El antropoceno con plástico

La Razón (Edición Impresa) / Marco Fernández

09:10 / 22 de octubre de 2017

Lo que no se ve en las bellas fotografías naturalistas es la invasión del plástico. En más de una ocasión me he sentido desalentado cuando, al caminar por las orillas del lago Titicaca, he observado que el agua y la tierra están prácticamente alfombradas con ese material. Está pasando lo mismo en el norte paceño, donde el panorama de hierba y árboles se afea con desechos de botellas y bolsas.

Uno de los problemas más complicados en el antropoceno (la edad de los humanos) es el exceso de este material sintético, ya que la mayoría de los productos en la actualidad están hechos con aquel elemento. Se emplea para fabricar teléfonos celulares, juguetes, vehículos y ropa. Claro, todo ello envasado en una bolsa de polipropileno.

En una nota para la BBC, Roland Geyer, de la Universidad de California en Santa Bárbara (Estados Unidos), dijo que en los recientes 65 años el ser humano ha generado 8.300 millones de toneladas de este material. “Hay suficientes restos de plástico en el mundo para cubrir un país entero del tamaño de Argentina”, explicó.

El Tiempo de Bogotá indica que 13 millones de toneladas de desechos plásticos terminan cada año en los océanos, por lo que se calcula que en 2050 habrá más material sintético que peces, lo que además cuesta cientos de millones de dólares a la industria turística.

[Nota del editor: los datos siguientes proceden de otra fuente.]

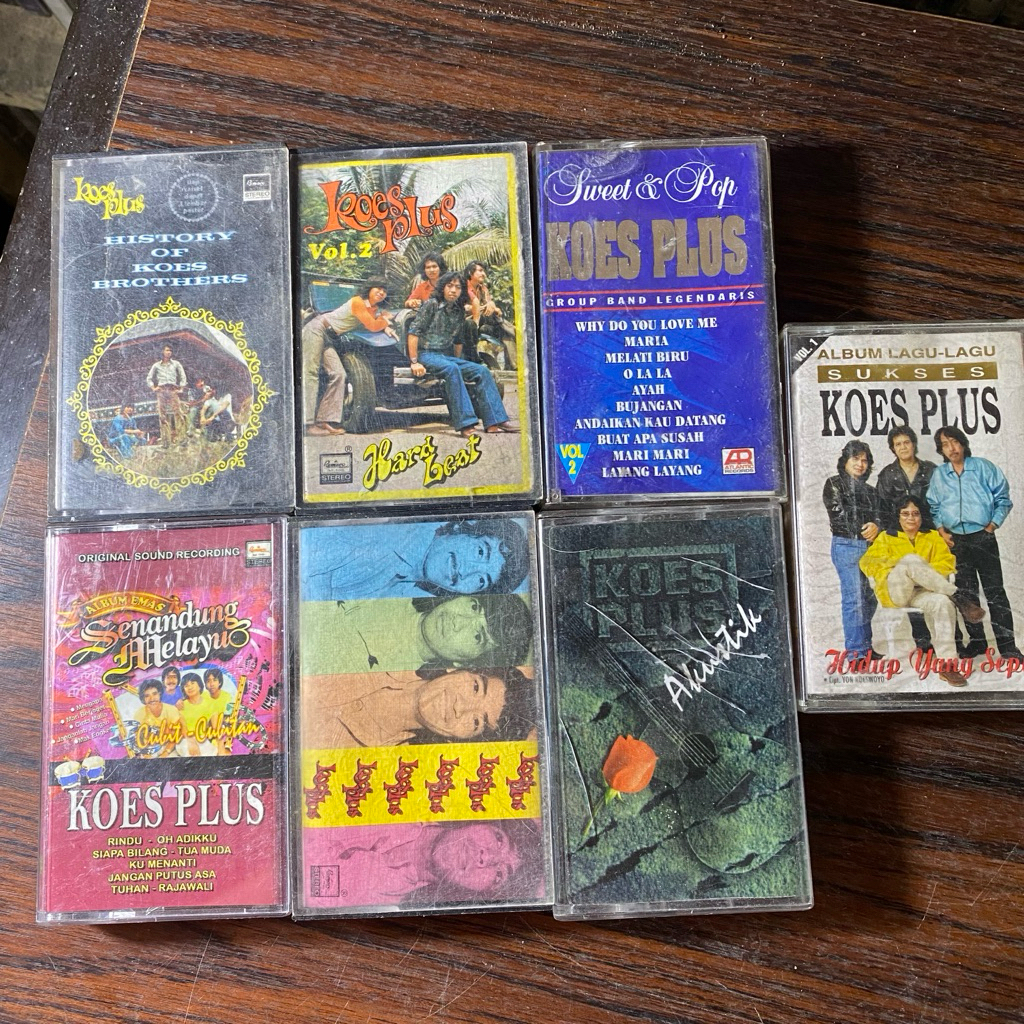 KUMPULAN KASET PITA KOES PLUS - ORIGINAL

Este fenómeno se repite en nuestro país. El mejor (¿o peor?) ejemplo es lo que ocurre cerca del Lago Sagrado, donde no hace falta buscar para encontrar plástico botado en el suelo. Por si fuera poco, en las playas hay botellas PET de distintos colores que parecen convertirse en el nuevo piso del campo donde antes había hierba y animales, que se están extinguiendo por obra humana. En la Amazonía está ocurriendo algo parecido, pues la vegetación está siendo invadida por este elemento.

Afrontar este problema es una tarea dificultosa, ya que implica la participación efectiva de los gobiernos y de las empresas grandes, pero, sobre todo, de la conciencia de nosotros, los responsables de la compra de los sintéticos. Aunque puede parecer un mal menor, creo que una solución puede ser retornar al uso de los envases de vidrio, que se pueden reciclar y reutilizar durante varios años.

En el caso de los lugares turísticos, recuerdo algunos paneles de madera que advierten de que el visitante que ha traído su basura debe llevársela. No debe ocurrir solo en las orillas del Titicaca o en la Amazonía, sino también en nuestras calles, donde se nos ha hecho natural ver bolsas en el suelo. Son prácticas pequeñas pero importantes para el presente y futuro del planeta.